SHORT PROBLEM: Retype the data below exactly, from the line containing "How far from" through the line containing "Is (370,180) further", including both of those lines. Leave out the pictures.

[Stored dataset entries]
● ● ●
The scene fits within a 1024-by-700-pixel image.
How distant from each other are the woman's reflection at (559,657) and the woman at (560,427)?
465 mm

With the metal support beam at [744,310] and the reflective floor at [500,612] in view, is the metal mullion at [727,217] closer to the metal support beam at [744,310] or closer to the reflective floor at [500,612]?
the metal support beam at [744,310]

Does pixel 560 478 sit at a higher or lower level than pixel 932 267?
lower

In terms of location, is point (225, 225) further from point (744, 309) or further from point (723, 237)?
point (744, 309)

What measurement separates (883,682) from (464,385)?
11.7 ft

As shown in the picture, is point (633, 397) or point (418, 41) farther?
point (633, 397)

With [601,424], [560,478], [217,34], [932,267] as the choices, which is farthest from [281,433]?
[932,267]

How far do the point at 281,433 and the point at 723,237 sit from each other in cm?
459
● ● ●
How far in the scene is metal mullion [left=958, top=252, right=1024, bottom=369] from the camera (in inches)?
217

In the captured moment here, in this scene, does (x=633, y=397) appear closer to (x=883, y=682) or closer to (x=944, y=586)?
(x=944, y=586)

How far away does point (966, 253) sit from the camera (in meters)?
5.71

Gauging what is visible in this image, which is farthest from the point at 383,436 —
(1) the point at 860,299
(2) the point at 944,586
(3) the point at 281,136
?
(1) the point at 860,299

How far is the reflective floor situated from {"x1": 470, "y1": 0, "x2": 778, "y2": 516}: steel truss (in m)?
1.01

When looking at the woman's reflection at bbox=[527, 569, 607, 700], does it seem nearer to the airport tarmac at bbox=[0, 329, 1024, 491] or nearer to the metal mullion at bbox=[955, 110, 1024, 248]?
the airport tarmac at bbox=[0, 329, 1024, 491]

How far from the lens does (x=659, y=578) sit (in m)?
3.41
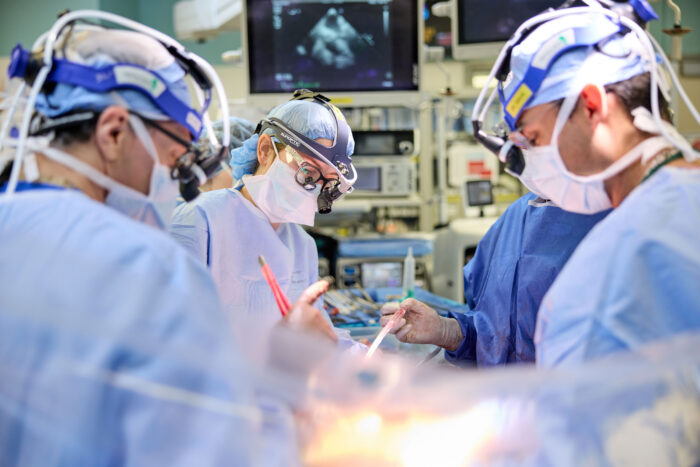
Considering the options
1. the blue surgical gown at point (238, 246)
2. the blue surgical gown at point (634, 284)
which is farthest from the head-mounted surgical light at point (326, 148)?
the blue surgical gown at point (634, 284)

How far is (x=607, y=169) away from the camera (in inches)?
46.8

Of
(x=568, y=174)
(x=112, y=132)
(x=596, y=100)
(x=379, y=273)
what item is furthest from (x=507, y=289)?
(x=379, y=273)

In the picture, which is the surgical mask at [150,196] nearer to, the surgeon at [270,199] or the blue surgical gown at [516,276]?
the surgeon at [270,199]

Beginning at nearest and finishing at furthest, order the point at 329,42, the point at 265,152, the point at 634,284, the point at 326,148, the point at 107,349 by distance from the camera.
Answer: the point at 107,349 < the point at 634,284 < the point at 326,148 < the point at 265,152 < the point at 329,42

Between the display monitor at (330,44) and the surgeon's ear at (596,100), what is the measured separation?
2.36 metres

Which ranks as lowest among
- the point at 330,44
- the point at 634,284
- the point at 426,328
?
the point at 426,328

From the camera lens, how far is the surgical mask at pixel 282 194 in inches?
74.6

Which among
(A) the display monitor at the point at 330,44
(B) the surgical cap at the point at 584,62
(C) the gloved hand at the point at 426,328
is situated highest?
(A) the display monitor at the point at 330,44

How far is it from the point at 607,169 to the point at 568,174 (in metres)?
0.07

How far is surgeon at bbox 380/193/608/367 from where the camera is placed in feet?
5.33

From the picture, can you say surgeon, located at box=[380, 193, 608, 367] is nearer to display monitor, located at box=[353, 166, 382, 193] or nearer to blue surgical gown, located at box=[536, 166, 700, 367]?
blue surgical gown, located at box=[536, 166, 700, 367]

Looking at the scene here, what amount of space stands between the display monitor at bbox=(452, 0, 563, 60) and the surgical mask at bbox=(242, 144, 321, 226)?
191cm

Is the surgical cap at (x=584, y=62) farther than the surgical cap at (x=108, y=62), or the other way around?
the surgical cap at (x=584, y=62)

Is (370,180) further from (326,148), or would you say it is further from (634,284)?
● ● ●
THE SOLUTION:
How far from the lens does (x=659, y=578) sit (in m)?
3.41
Considering the options
1. the blue surgical gown at point (238, 246)
2. the blue surgical gown at point (634, 284)
which is farthest from the head-mounted surgical light at point (326, 148)?
the blue surgical gown at point (634, 284)

How far is (x=607, y=169) away from the camera (in inches)?
46.8

Of
(x=568, y=174)
(x=112, y=132)
(x=596, y=100)
(x=379, y=273)
what item is furthest from (x=507, y=289)?
(x=379, y=273)

In the picture, which is the surgical mask at [150,196] nearer to, the surgeon at [270,199] or the blue surgical gown at [516,276]?
the surgeon at [270,199]

Beginning at nearest and finishing at furthest, order the point at 329,42, the point at 265,152, the point at 634,284, the point at 326,148, the point at 107,349 by distance from the camera.
Answer: the point at 107,349 < the point at 634,284 < the point at 326,148 < the point at 265,152 < the point at 329,42

Between the display monitor at (330,44) and the surgeon's ear at (596,100), what is the measured separation?
2.36 metres

Which ranks as lowest among
- the point at 330,44
- the point at 634,284
- the point at 426,328
?
the point at 426,328

From the camera lens, how far is the surgical mask at pixel 282 194 in inches?
74.6

Which among
(A) the display monitor at the point at 330,44
(B) the surgical cap at the point at 584,62
(C) the gloved hand at the point at 426,328
is situated highest?
(A) the display monitor at the point at 330,44

How far is it from the point at 607,169 to the point at 568,174 (in metres)?
0.07

How far is surgeon at bbox 380/193/608/367 from where the camera is placed in feet?
5.33

From the picture, can you say surgeon, located at box=[380, 193, 608, 367] is nearer to display monitor, located at box=[353, 166, 382, 193] or nearer to blue surgical gown, located at box=[536, 166, 700, 367]?
blue surgical gown, located at box=[536, 166, 700, 367]

Looking at the scene here, what amount of space stands between the display monitor at bbox=(452, 0, 563, 60) and the surgical mask at bbox=(242, 144, 321, 226)?
191cm

Is the surgical cap at (x=584, y=62) farther than the surgical cap at (x=108, y=62), or the other way around?
the surgical cap at (x=584, y=62)

Is (370,180) further from (326,148), or would you say it is further from (634,284)?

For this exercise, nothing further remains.